═════ Records for the exercise ═════

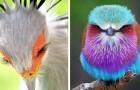 15 foto di uccelli così affascinanti e particolari che sembrano provenire da un altro pianeta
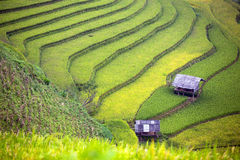 Rice Terrace in Vietnam Royalty Free Stock Photo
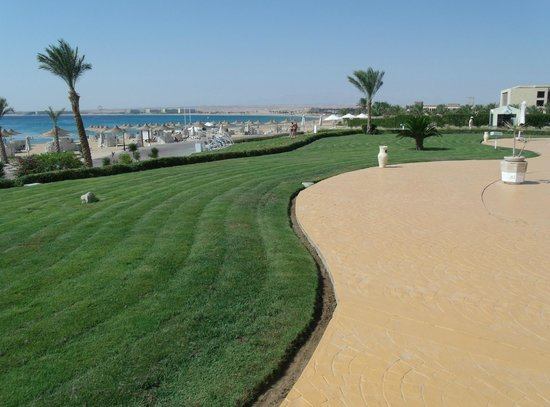 Old Palace Resort: View from poolside to the beach & Red Sea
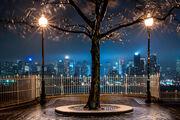 THUNDERSTORM NIGHT   NEW YORK CITY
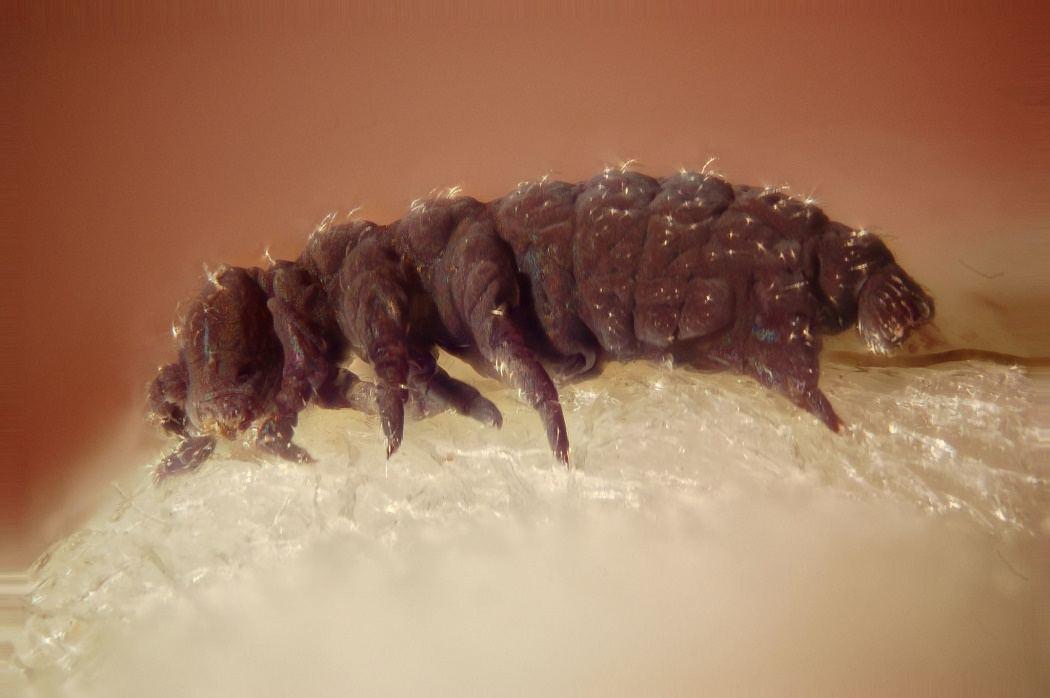 Image result for Tardigrade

═════

# [What this task involves]
Leave every picture out and write out, word for word, the lines from the one that contains "Rice Terrace in" through the last line of the records.

# [Exercise result]
 Rice Terrace in Vietnam Royalty Free Stock Photo
 Old Palace Resort: View from poolside to the beach & Red Sea
 THUNDERSTORM NIGHT   NEW YORK CITY
 Image result for Tardigrade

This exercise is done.